◆ SOURCE PASSAGE
====

All three graphs show the curves for the susceptibles (S), the traced contacts (C), the infectives (I), the removals (R) and those receiving Oseltamivir (O) for the model with R0 = 1.7.
(a) A zoom of the epidemic curve presented in Figure 5.8(c), using a log scale on the vertical axis. The epidemic grows exponentially from the very beginning. The first kink shows the correction in growth due to implementation of the interventions. The point at which the stockpile runs out is clearly visible as a kink in the epidemic curve just before the 12 month mark.
(b) Doses distributed per day for the intervention shown in Figure 5.8(c).
Both graphs assume parameters as in Figure 5.8(c); in particular, R 0 = 1.7.
If the percentage of contacts traced and provided with prophylaxis is not maintained, the intervention will fail to delay the epidemic. The number of doses per day peaks at around 100,000 for a wide range of scenarios and interventions.
Protecting HCWs and essential services workers will be important during a pandemic. If the health system fails, other interventions such as contact tracing and provision of AVs for treatment and prophylaxis will be unsustainable.
Prophylaxis of HCWs and essential service people can be taken into account, at least partially, by including a constant drain on the AV stockpile. This method does not take into account the effect on dynamics from this intervention.
We assume that individuals spend half of their time taking prophylaxis and half of their time off work, based on a 6 week on, 6 week off rotation.
Table 5.2 is based on the 40% prophylaxis, 50% treatment scenario presented above, with R0=1.7. With no intervention, the epidemic peaks after 0.32 years and the attack rate is 70%. As the number of persons (HCWs, essential services) provided with AVs increases the benefit of prophylaxis and treatment for the population as a whole is eroded. Providing a small group of HCWs (25,000) with prophylaxis has only a small effect on the delay to peak, reducing it from 1.22 years to 1.20 years. If all 1 million essential service workers in Australia were provided with AVs for prophylaxis, the stockpile would be used up rapidly for virtually no benefit.

====

◆ ENTRIES PROVIDED
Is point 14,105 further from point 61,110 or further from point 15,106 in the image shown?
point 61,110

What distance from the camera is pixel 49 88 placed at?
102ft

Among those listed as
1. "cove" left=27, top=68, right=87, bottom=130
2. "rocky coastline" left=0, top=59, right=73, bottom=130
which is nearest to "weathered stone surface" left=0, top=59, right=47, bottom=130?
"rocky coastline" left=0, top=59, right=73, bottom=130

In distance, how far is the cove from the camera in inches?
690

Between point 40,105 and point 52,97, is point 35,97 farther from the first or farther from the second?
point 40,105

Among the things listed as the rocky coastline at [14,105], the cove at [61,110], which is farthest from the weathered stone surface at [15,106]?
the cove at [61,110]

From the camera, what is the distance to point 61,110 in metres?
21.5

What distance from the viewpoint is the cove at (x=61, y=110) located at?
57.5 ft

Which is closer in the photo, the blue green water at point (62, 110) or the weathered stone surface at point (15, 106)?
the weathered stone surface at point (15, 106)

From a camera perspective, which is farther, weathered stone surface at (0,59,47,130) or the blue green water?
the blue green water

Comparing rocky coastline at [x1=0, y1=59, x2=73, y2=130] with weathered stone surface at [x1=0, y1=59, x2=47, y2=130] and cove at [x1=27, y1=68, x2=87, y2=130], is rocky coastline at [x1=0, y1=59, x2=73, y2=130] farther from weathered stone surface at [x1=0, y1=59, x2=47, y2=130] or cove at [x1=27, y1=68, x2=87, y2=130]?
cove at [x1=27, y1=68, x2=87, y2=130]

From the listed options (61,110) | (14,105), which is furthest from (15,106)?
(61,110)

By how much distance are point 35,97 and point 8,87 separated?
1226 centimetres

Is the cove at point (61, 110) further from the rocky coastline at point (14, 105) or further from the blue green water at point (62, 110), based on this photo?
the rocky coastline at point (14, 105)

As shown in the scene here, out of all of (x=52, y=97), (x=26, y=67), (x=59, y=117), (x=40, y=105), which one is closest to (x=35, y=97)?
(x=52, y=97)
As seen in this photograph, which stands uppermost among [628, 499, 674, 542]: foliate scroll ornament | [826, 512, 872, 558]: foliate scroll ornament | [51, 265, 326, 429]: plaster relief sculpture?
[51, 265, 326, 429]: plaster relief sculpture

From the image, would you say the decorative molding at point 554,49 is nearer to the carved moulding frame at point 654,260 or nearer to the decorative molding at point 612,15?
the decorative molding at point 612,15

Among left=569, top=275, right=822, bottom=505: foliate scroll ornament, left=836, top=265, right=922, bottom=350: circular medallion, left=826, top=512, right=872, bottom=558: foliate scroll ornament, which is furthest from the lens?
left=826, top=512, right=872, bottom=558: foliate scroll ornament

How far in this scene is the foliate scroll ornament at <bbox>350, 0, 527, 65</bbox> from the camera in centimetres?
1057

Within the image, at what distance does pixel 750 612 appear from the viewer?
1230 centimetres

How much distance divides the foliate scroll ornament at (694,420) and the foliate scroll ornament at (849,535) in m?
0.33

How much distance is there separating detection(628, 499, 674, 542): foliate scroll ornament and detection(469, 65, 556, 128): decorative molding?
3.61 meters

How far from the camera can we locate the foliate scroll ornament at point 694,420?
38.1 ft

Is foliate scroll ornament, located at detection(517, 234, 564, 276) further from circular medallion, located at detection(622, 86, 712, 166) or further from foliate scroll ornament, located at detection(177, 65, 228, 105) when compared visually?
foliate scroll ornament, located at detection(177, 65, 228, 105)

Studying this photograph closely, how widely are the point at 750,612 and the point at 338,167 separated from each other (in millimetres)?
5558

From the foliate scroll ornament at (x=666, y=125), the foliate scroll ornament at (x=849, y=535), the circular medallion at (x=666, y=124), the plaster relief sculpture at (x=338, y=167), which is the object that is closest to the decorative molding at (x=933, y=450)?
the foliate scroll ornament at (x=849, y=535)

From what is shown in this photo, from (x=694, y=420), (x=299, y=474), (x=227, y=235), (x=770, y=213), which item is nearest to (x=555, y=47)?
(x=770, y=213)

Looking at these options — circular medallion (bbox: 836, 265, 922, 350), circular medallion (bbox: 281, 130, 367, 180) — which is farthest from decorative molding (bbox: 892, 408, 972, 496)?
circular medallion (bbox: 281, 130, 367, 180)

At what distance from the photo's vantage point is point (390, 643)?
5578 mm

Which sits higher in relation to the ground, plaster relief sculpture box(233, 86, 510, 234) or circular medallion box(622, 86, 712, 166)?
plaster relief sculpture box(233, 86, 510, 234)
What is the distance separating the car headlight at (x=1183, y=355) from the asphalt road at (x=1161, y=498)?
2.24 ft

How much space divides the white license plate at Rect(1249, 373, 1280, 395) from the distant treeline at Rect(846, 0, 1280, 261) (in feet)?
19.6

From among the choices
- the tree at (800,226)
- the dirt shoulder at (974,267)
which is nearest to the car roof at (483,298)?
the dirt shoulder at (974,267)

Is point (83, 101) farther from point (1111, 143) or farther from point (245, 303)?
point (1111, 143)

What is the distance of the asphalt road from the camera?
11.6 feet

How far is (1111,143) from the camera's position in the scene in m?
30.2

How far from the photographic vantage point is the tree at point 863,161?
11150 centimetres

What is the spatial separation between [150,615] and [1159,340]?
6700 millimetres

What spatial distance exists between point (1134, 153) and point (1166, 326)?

====

◆ DESCRIPTION OF THE TASK
Carry the passage on pandemic antiviral stockpile modeling further, starting after its last sentence.

◆ TASK ANSWER
|Number of persons undergoing non-targeted protection (N_HCW)||Time to peak of epidemic (years)|
Table 5.2 Time of the peak of the epidemic for different levels of prophylaxis distributed to HCWs. The provision of AVs to essential services brings the time to epidemic peak back towards baseline. If a small group of dedicated influenza workers (25,000-50,000) are provided with AVs then the time to epidemic peak can be kept above 1 year. If AVs are distributed on-mass to essential services, they will be largely wasted and provide very little benefit to the population as a whole. Without a constant depletion term, the epidemic peaks at 1.22 years. For baseline (no intervention) the peak is at 0.32 years.
Table 5.2 shows that it is possible to protect a small influenza taskforce and still have an effective intervention. A quick calculation [maximum doses per day from Figure 5.9(b) divided by 25,000] shows that the peak load on the 25,000 strong workforce would be delivering around 5 courses of AVs per day (a couple of families), which seems reasonable. For most of the time, the load would be an order of magnitude or two lower than this.
If however, AVs are provided indiscriminately, their potential to curtail an epidemic will be lost. It must be kept in mind that once the AV stockpile runs out, if the number of susceptibles in the community is still large (as it will be) then the epidemic will run its natural course. Little or no benefit will have been gained by protecting the million or so essential services workers for a couple of months.
The calculation for Table 5.2 is rather crude. A more dynamic and detailed calculation is presented in Section 6.2 where the number of HCWs requiring protection is calculated from the current number of infectives in the population. Table 5.2 simply demonstrates that with careful planning, the lifetime of the stockpile is not compromised by protecting a subset of the HCWs.